## TEXTE SOURCE
En janvier ou février 1968, l’année de mes 18 ans, je compris que Dieu me demandait d’être prêtre. A l’époque, je pensais poursuivre mes études au Prytanée de La Flèche, en préparation à Saint-Cyr. Quand je parlai de ma vocation à mes parents, ils acceptèrent, mais mon père voulut que je continue ces projets pendant les deux ans de la préparation, ce qui était judicieux pour plusieurs raisons. Mon père était entré chez les chevaliers de Notre Dame en 1962, et je l’avais suivi en entrant chez les pages de Notre Dame en 1965. Or Mgr Michon, évêque de Chartres, avait reconnu canoniquement les chevaliers de Notre Dame comme pia unio (on dit aujourd’hui ‘association de fidèles’) à Noël 1964. Mes parents me présentèrent naturellement à lui en août 1968. Il parla de m’envoyer au séminaire français de Rome.

Mon père écrivit alors à Pierre Piqué, chevalier de Notre Dame, qui se trouvait dans ce séminaire. La réponse tarda à venir, et elle arriva de Fribourg en Suisse : Pierre Piqué avait quitté Rome ; on peut comprendre pourquoi quand on lit les mémoires d’anciens de ce séminaire à cette époque ; de plus, le drapeau rouge avait flotté sur l’institution en mai 1968. Même si ce fut passager, c’est révélateur de l’ambiance : traditionalistes et progressistes s’y affrontaient.

## LISTE DES LIGNES

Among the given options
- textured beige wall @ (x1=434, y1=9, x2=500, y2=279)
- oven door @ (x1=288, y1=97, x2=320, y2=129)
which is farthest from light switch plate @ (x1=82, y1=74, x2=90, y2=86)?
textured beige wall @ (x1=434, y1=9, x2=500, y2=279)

## TÂCHES ET EXERCICES
1. Répondez à ces questions sur le récit de la vocation sacerdotale.
(a) En quelle année le père est-il entré chez les chevaliers de Notre Dame ?
(b) Dans quel établissement étaient prévues les études préparant à Saint-Cyr ?
(c) De quelle ville est arrivée la réponse de Pierre Piqué ?
2. Poursuivez le récit de la vocation sacerdotale à partir de sa dernière phrase.

## RÉPONSES DANS L'ORDRE
1.
(a) En 1962.
(b) Au Prytanée de La Flèche.
(c) De Fribourg, en Suisse.

2.
Ici, je dois préciser ce que j’entends par ‘traditionaliste’. C’est quelqu’un qui, dans les moyens que l’Église donne pour être sauvé, préfère les formes éprouvées par l’usage des siècles ; cette préférence ne se traduit pas nécessairement par une opposition aux formes plus récentes.

Mgr Marcel Lefebvre était alors supérieur général des Spiritains, auxquels le séminaire pontifical français avait été confié. Il connaissait les séminaristes traditionalistes et tâchait de les soutenir. Je pense que c’est par Pierre Piqué qu’il a entendu parler de Fribourg. Quand il ne fut plus supérieur des Spiritains, il voulut faire quelque chose pour ces séminaristes afin qu’ils puissent arriver au sacerdoce : c’était la pagaille dans les séminaires des diocèses français. C’est ainsi qu’il fut amené à fonder la fraternité sacerdotale Saint Pie X et son séminaire. Il eut oralement de Mgr François Charrière, l’évêque de Lausanne, Genève et Fribourg, toutes les autorisations nécessaires, elles lui furent envoyées par écrit à l’automne 1970, je les ai vues.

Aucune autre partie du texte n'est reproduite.